The initiative is hoped to facilitate access to period care and educate students on the use of more sustainable products



Cherie Hoeger, founder and CEO of Saalt

The US menstrual care start-up Saalt has launched a new initiative aimed at addressing period poverty and environmental sustainability.

The Period Equity Initiative aims to reduce 100 million tampons from the environment while combatting period poverty.

Institutions, including Harvard University, Vanderbilt University, Northwestern University, the University of Utah and the University of Nebraska, are already participating in the programme.
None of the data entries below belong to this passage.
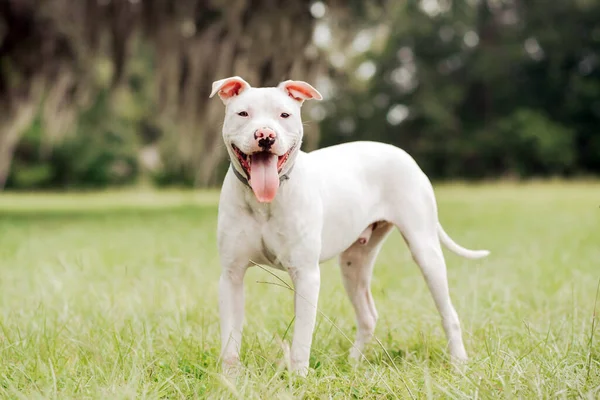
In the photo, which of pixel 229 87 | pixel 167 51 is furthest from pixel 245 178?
pixel 167 51

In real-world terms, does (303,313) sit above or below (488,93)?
below

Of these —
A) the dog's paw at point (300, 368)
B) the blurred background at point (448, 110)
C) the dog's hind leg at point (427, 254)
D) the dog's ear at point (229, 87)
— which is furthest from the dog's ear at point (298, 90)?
the blurred background at point (448, 110)

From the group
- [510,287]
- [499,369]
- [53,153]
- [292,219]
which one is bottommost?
[53,153]

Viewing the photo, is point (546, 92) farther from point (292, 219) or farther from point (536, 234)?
point (292, 219)

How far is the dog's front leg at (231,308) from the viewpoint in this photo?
253cm

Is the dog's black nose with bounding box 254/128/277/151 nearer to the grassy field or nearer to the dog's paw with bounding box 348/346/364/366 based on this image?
the grassy field

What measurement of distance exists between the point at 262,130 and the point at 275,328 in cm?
132

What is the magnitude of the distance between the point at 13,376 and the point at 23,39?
32.2ft

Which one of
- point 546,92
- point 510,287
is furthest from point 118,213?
point 546,92

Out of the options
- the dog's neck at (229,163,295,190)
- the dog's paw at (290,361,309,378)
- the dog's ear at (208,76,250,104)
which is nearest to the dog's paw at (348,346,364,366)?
the dog's paw at (290,361,309,378)

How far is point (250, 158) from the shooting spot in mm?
2383

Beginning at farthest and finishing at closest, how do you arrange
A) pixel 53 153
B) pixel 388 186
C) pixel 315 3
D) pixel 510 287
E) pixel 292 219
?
pixel 53 153 < pixel 315 3 < pixel 510 287 < pixel 388 186 < pixel 292 219

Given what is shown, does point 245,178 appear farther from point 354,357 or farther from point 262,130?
point 354,357

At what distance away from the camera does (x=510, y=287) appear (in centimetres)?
437
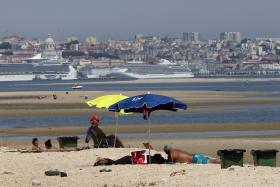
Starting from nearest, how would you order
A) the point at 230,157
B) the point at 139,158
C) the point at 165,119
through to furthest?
the point at 230,157
the point at 139,158
the point at 165,119

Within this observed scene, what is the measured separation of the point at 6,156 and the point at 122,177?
17.2 feet

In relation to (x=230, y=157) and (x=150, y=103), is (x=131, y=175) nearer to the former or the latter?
(x=230, y=157)

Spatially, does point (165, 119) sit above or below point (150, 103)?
below

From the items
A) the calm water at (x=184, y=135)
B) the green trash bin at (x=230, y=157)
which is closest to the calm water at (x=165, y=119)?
the calm water at (x=184, y=135)

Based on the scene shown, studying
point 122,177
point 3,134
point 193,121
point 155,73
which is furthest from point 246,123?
point 155,73

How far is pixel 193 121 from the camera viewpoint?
38344 mm

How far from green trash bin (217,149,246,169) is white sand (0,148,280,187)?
152 mm

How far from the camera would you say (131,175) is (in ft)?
47.8

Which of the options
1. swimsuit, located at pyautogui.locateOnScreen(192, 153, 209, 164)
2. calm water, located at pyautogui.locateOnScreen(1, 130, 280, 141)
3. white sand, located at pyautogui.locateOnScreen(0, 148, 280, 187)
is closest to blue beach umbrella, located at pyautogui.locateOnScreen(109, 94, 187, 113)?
swimsuit, located at pyautogui.locateOnScreen(192, 153, 209, 164)

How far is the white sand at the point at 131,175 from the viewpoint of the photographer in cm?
1312

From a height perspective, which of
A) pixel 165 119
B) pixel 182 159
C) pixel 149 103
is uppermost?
pixel 149 103

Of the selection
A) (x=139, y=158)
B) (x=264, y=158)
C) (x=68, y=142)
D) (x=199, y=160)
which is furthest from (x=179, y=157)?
(x=68, y=142)

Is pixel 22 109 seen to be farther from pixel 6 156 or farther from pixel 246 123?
pixel 6 156

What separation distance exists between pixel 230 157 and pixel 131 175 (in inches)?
65.5
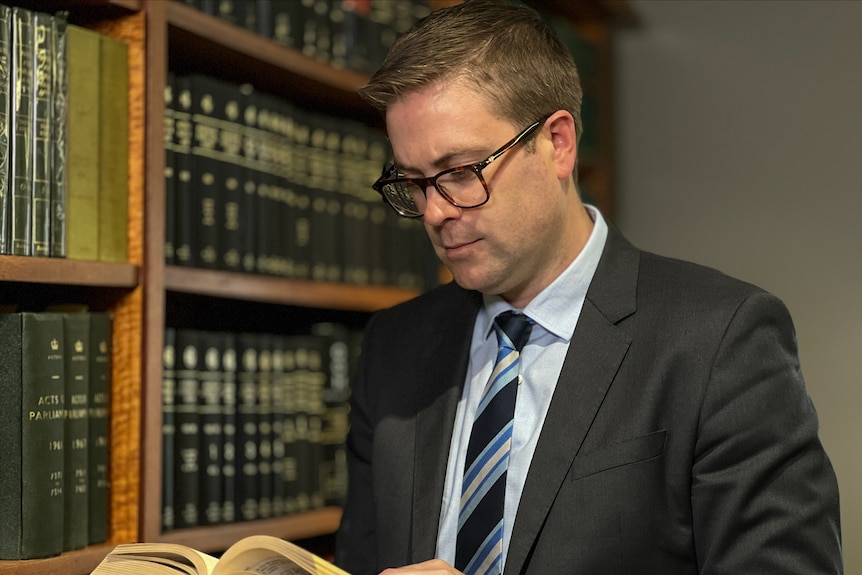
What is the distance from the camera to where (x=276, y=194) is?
1752 millimetres

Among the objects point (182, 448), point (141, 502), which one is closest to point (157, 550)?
point (141, 502)

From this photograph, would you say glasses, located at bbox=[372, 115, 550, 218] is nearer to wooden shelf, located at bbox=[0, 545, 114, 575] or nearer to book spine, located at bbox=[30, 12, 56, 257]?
book spine, located at bbox=[30, 12, 56, 257]

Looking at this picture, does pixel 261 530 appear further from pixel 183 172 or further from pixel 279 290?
pixel 183 172

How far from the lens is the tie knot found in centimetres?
129

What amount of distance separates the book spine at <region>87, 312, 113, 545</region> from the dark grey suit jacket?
17.1 inches

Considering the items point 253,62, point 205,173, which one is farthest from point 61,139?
point 253,62

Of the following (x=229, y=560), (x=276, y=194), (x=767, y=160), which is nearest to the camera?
(x=229, y=560)

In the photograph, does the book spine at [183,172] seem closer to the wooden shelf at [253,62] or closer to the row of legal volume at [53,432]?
the wooden shelf at [253,62]

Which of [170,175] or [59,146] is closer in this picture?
[59,146]

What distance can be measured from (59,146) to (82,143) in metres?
0.04

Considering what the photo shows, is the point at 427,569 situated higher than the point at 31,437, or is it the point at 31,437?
the point at 31,437

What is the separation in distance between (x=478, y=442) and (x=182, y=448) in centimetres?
55

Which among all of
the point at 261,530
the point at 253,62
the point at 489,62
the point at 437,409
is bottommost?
the point at 261,530

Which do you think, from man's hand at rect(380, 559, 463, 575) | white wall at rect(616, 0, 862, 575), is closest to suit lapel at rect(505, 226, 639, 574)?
man's hand at rect(380, 559, 463, 575)
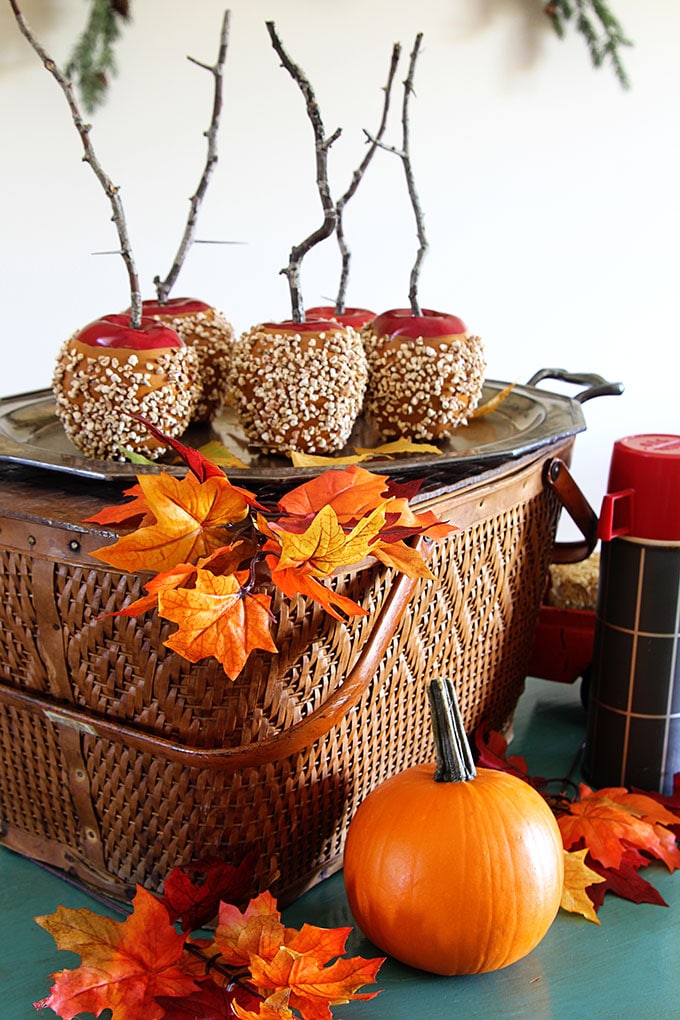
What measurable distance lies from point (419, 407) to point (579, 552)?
0.23 m

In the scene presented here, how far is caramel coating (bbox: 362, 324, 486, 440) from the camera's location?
770 millimetres

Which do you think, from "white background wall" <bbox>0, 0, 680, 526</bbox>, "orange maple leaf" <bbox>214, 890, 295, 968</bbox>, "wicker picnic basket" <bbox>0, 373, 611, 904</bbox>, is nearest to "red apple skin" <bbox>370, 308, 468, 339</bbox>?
"wicker picnic basket" <bbox>0, 373, 611, 904</bbox>

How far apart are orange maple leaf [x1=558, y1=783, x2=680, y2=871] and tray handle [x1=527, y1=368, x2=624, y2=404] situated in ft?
1.17

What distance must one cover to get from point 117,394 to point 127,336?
0.15 feet

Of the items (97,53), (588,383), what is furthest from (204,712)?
(97,53)

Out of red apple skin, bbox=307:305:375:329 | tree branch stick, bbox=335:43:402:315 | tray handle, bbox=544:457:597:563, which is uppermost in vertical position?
tree branch stick, bbox=335:43:402:315

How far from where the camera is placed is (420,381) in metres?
0.77

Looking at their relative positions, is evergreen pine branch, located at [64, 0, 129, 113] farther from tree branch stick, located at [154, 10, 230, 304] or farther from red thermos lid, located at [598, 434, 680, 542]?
red thermos lid, located at [598, 434, 680, 542]

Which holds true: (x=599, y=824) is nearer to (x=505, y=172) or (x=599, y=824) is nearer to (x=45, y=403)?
(x=45, y=403)

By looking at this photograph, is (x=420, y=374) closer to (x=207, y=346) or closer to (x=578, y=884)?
(x=207, y=346)

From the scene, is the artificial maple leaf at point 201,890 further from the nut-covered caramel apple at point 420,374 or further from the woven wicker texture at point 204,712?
the nut-covered caramel apple at point 420,374

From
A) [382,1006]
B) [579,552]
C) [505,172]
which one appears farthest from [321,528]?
[505,172]

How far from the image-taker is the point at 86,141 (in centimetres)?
65

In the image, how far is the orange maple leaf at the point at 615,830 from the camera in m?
0.72
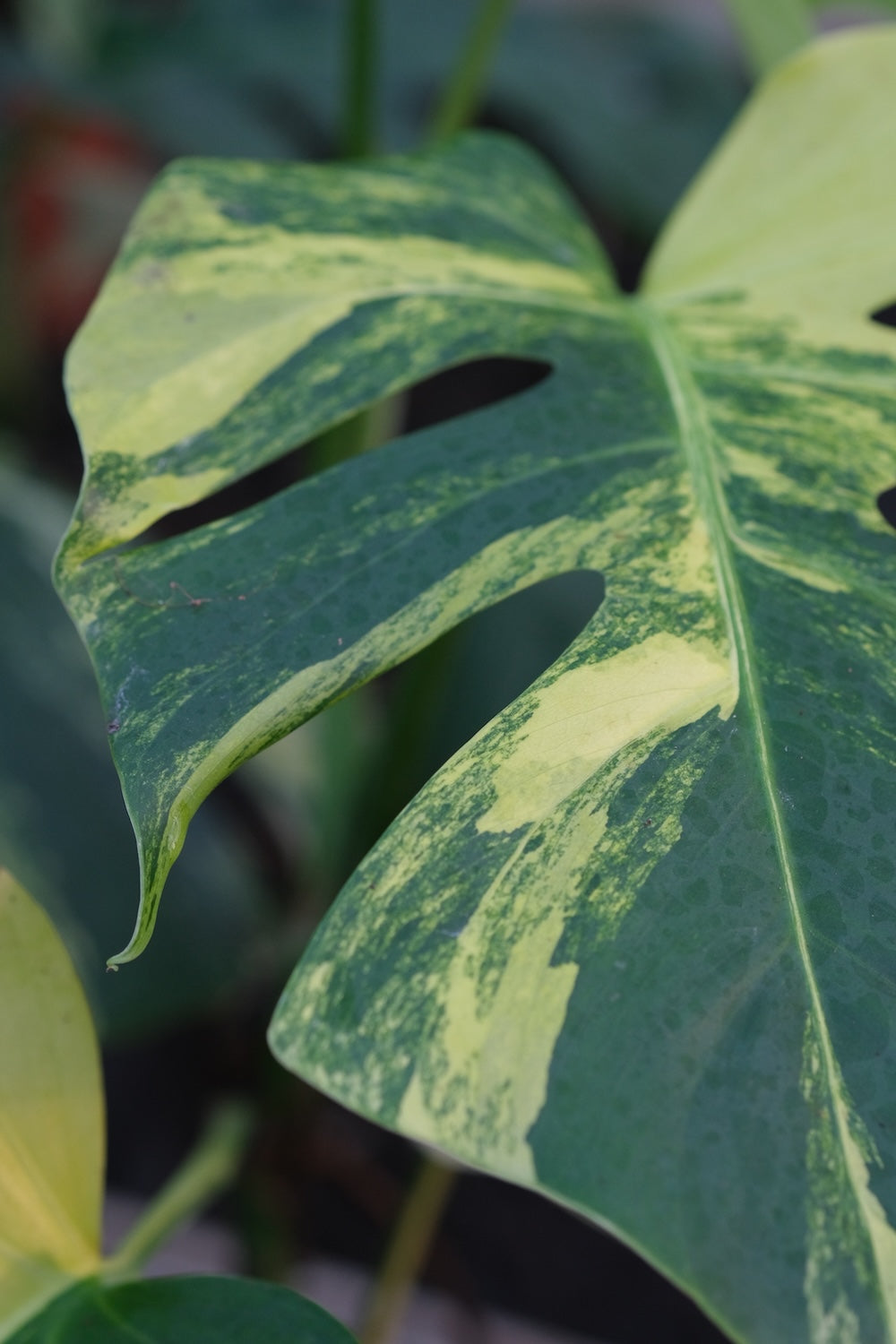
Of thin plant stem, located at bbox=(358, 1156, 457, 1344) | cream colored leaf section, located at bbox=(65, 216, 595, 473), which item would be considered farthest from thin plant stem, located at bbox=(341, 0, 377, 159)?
thin plant stem, located at bbox=(358, 1156, 457, 1344)

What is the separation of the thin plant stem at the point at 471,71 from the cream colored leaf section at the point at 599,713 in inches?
22.4

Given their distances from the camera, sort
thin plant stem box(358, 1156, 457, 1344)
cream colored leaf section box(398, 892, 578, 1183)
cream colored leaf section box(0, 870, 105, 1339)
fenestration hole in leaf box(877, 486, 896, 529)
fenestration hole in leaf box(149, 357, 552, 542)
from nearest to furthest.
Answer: cream colored leaf section box(398, 892, 578, 1183), cream colored leaf section box(0, 870, 105, 1339), thin plant stem box(358, 1156, 457, 1344), fenestration hole in leaf box(877, 486, 896, 529), fenestration hole in leaf box(149, 357, 552, 542)

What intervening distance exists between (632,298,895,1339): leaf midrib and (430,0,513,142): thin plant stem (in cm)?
34

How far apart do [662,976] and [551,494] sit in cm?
19

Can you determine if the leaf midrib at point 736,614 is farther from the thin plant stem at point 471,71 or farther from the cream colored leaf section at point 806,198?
the thin plant stem at point 471,71

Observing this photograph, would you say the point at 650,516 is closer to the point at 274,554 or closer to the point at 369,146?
the point at 274,554

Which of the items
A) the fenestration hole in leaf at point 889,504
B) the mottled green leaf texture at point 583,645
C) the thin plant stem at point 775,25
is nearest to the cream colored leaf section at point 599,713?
the mottled green leaf texture at point 583,645

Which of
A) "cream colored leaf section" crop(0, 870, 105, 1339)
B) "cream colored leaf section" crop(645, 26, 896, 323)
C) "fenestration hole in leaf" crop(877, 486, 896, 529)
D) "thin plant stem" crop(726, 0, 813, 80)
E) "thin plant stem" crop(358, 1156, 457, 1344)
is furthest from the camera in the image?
"fenestration hole in leaf" crop(877, 486, 896, 529)

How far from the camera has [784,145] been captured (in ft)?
1.97

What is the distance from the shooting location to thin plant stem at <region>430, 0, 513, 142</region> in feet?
2.58

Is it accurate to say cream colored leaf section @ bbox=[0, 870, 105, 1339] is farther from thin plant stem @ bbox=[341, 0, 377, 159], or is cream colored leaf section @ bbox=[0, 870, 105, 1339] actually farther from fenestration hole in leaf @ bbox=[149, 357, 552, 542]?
fenestration hole in leaf @ bbox=[149, 357, 552, 542]

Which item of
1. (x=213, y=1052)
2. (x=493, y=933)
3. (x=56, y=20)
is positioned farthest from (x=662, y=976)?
(x=56, y=20)

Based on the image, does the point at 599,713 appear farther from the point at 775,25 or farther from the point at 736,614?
the point at 775,25

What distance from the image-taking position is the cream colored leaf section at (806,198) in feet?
1.77
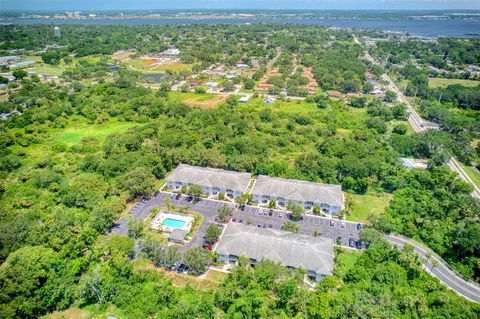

One in five female college students in the US have had to decide between buying period products and paying for other basic essentials like food and other bills according to a nationwide survey.

The initiative, a direct response to the demand for more units for student populations, underscores the issue of period poverty, which affects students across America, challenging the misconception that it is solely an “overseas problem”.

Saalt aims to make period care accessible and affordable through the subsidisation of reusable period products, such as cups, discs, and period underwear, to participating universities and their campus affiliates.

The project is hoped to not only facilitate access to period care, but also educate students on the use of more sustainable products, which are designed to be reused rather than discarded.

“Every day we hear from customers about how life-changing Saalt cups are for them,” said Cherie Hoeger, founder and CEO of Saalt.

“Creating period equity and managing the environmental impact created by disposables are pressing matters that demand urgent attention and innovative solutions.

“Through our Period Equity Initiative, we’re taking a proactive approach to tackle these challenges by leveraging our expertise and aligning with universities across America to make a big impact closer to home.”

The Period Equity Initiative, Hoeger added, furthers Saalt’s commitment to making period care more affordable, accessible and sustainable.